# Exercise tasks:
- a) According to the ArtAchieve review, how long does a purchase give access to a lesson or level?
- b) List everything the ArtAchieve review says each lesson comes with.

─── Reading passage ───

Wednesday, July 13, 2016

ArtAchieve ~ Entire Level II

I am always interested in new art curriculum offerings, so was very pleased to be able to review the Entire Level II art lessons for children from ArtAchieve. These lessons are accessed online, and are available for a variety of levels, ages, and abilities. Because Eldest is very busy with life, and has officially graduated, and Middlest's time is mostly filled with baseball and fishing these days, I didn't consider any of the more advanced levels, and chose to do lessons with my Youngest.

The ArtAchieve lessons are "world-culture" oriented, and cover a projects from a variety of cultures, which makes it easy to add in some social studies lessons (there are also social studies, science and language arts suggestions included in the lessons).

As I mentioned, the lessons are accessed online. You can purchase an entire level, or each lesson individually, and your purchase gives you access to the lesson/level for an entire year. Each lesson comes with downloadable pdf "warm-up" sheets, sometimes some additional printables,  a video lesson and a powerpoint presentation that covers the same information. I like the fact that they offer both the video lesson and the powerpoint, as kids learn differently, and what works for one may not be as helpful for another.

OK, how did this work for us? Funny you should ask.

When I first knew about the opportunity to review, I had my son check out all of the lessons, and he chose the level which had the most projects he was interested in. When we were finally ready to start... the reaction was: "I don't want to do this... this is too hard... too much work..." (sigh) However, I reminded him that he had *chosen* to do this, and we needed to get started.

First we went through the warm up in lesson 1-1a (This is available free... you can give it a go yourself!). He complained and whipped through it, and the results were predictably not so wonderful. I reminded him that he needed to *think* about the lines and shapes he was drawing, and concentrate on them and the improvement was marked! So much so that he did the advanced warm up as well! Keep in mind that these were done over the course of more than one day.

─── Dataset content ───

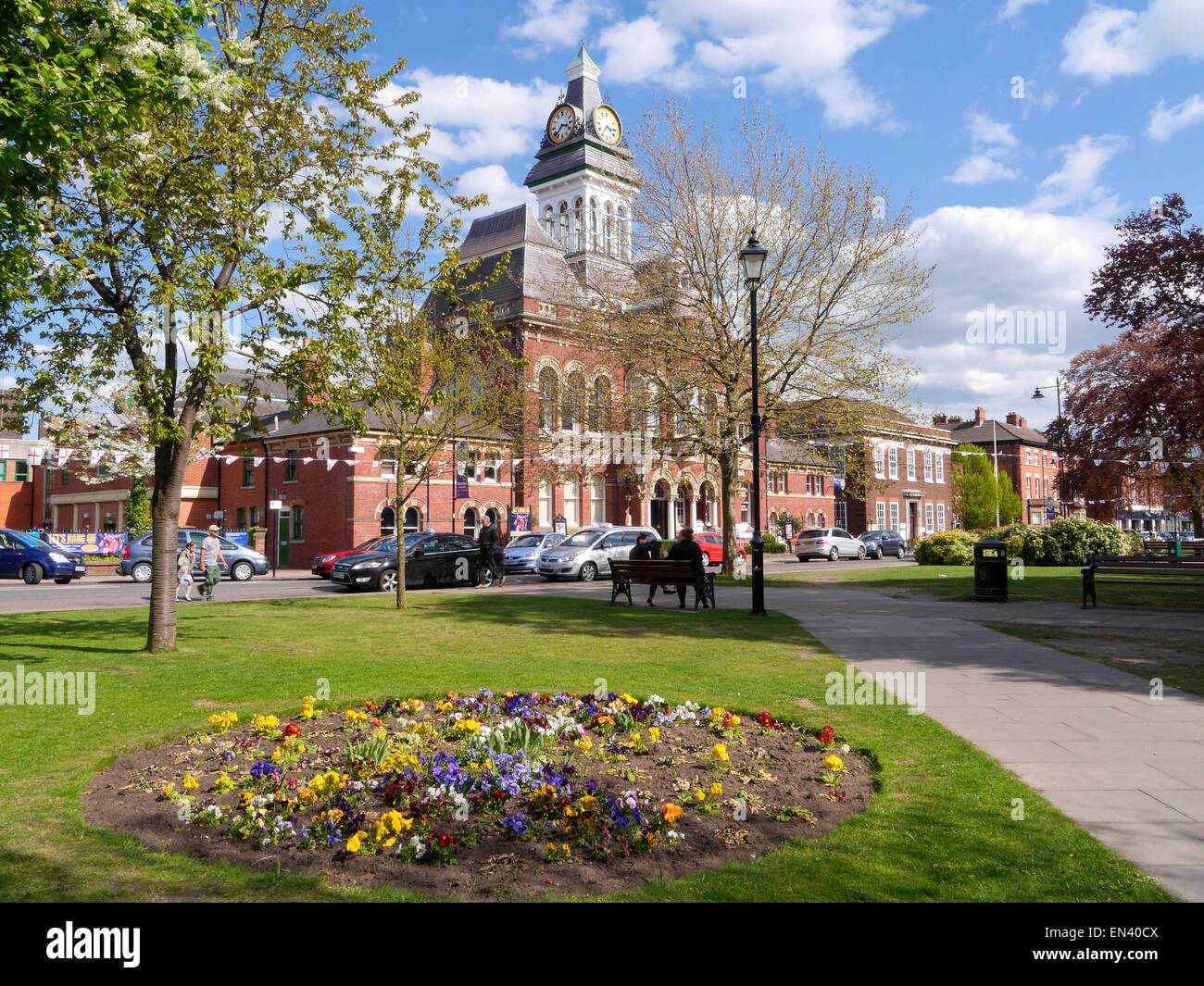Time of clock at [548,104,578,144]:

───
─── Dataset content ───

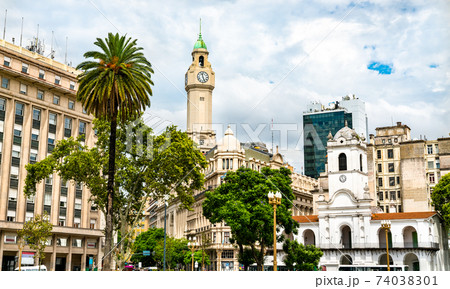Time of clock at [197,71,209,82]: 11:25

───

# Exercise answers:
- a) An entire year.

- b)
- Downloadable pdf "warm-up" sheets
- Sometimes some additional printables
- A video lesson
- A powerpoint presentation that covers the same information